JAKARTA, ifakta.co – Kapolsek Metro Tamansari diduga tidak merestui penyelesaian perkara dugaan pencurian dengan pemberatan melalui mekanisme Restorative Justice (RJ). Dugaan itu mencuat setelah proses hukum tetap berlanjut meski korban telah mencabut laporan polisi, membuat surat pernyataan tidak akan menuntut, serta menandatangani kesepakatan damai dengan para terlapor.
Berdasarkan salinan dokumen yang diperoleh redaksi, pelapor Micola Lazuardi telah mengajukan surat permohonan pencabutan Laporan Polisi Nomor LP/B/84/V/2026/Sektro Tms tertanggal 14 Mei 2026 kepada Kapolsek Metro Tamansari.

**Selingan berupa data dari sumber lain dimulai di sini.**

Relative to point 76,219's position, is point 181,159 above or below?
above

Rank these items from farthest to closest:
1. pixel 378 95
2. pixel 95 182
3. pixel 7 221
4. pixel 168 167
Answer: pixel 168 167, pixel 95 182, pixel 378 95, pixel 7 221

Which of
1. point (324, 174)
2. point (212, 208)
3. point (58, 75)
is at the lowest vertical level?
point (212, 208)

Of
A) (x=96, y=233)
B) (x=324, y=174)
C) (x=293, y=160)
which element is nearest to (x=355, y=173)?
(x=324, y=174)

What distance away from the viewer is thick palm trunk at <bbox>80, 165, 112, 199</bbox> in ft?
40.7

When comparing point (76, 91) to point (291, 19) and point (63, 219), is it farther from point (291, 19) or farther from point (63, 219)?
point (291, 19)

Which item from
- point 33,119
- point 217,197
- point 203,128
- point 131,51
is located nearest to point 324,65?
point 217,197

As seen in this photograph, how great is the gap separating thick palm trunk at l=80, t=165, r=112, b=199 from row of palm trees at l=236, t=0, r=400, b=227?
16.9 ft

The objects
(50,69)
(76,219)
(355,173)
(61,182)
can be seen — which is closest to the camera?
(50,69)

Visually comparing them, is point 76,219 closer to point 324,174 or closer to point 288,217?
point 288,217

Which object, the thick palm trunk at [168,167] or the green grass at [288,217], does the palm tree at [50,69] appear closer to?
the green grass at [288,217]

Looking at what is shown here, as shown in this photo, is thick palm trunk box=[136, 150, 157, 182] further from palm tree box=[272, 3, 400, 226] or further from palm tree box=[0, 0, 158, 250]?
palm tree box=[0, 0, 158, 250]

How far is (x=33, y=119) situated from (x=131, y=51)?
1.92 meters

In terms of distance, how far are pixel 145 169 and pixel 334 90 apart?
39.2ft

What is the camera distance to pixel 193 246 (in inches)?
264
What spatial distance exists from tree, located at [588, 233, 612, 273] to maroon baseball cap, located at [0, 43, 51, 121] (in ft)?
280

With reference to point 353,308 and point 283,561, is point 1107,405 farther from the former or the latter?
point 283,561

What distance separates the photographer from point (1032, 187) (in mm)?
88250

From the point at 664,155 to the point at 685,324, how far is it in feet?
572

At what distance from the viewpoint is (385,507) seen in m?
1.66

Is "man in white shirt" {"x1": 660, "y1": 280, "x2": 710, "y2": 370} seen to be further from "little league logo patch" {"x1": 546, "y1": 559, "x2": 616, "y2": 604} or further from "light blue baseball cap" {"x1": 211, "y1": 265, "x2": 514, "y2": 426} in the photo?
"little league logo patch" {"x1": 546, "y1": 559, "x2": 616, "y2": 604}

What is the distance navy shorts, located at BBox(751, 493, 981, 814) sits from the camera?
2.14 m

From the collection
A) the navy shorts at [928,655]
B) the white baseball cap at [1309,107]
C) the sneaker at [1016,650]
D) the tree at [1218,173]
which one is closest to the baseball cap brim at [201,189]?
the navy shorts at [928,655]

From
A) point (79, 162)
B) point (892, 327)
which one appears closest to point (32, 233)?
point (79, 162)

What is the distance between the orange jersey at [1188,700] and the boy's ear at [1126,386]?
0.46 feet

Selain itu, korban dan para terlapor juga telah menandatangani Surat Kesepakatan Perdamaian, Surat Pernyataan Tidak Akan Menuntut, serta mengajukan permohonan agar perkara diselesaikan melalui mekanisme keadilan restoratif.
Iklan
Dalam dokumen permohonan tersebut disebutkan bahwa kedua belah pihak telah berdamai secara sukarela, pelaku telah memenuhi kewajiban berupa penggantian kerugian dan pengembalian hak korban, sehingga dimohonkan penghentian penyidikan melalui mekanisme Restorative Justice.
Namun, berdasarkan dokumen lain yang diterima redaksi, salah seorang tersangka justru tetap menjalani proses hukum. Bahkan Kejaksaan Negeri Jakarta Barat menerbitkan surat perpanjangan penahanan terhadap salah satu tersangka dalam perkara tersebut.
Kondisi tersebut memunculkan dugaan bahwa permohonan Restorative Justice yang diajukan para pihak tidak dikabulkan atau tidak ditindaklanjuti sebagaimana yang diharapkan.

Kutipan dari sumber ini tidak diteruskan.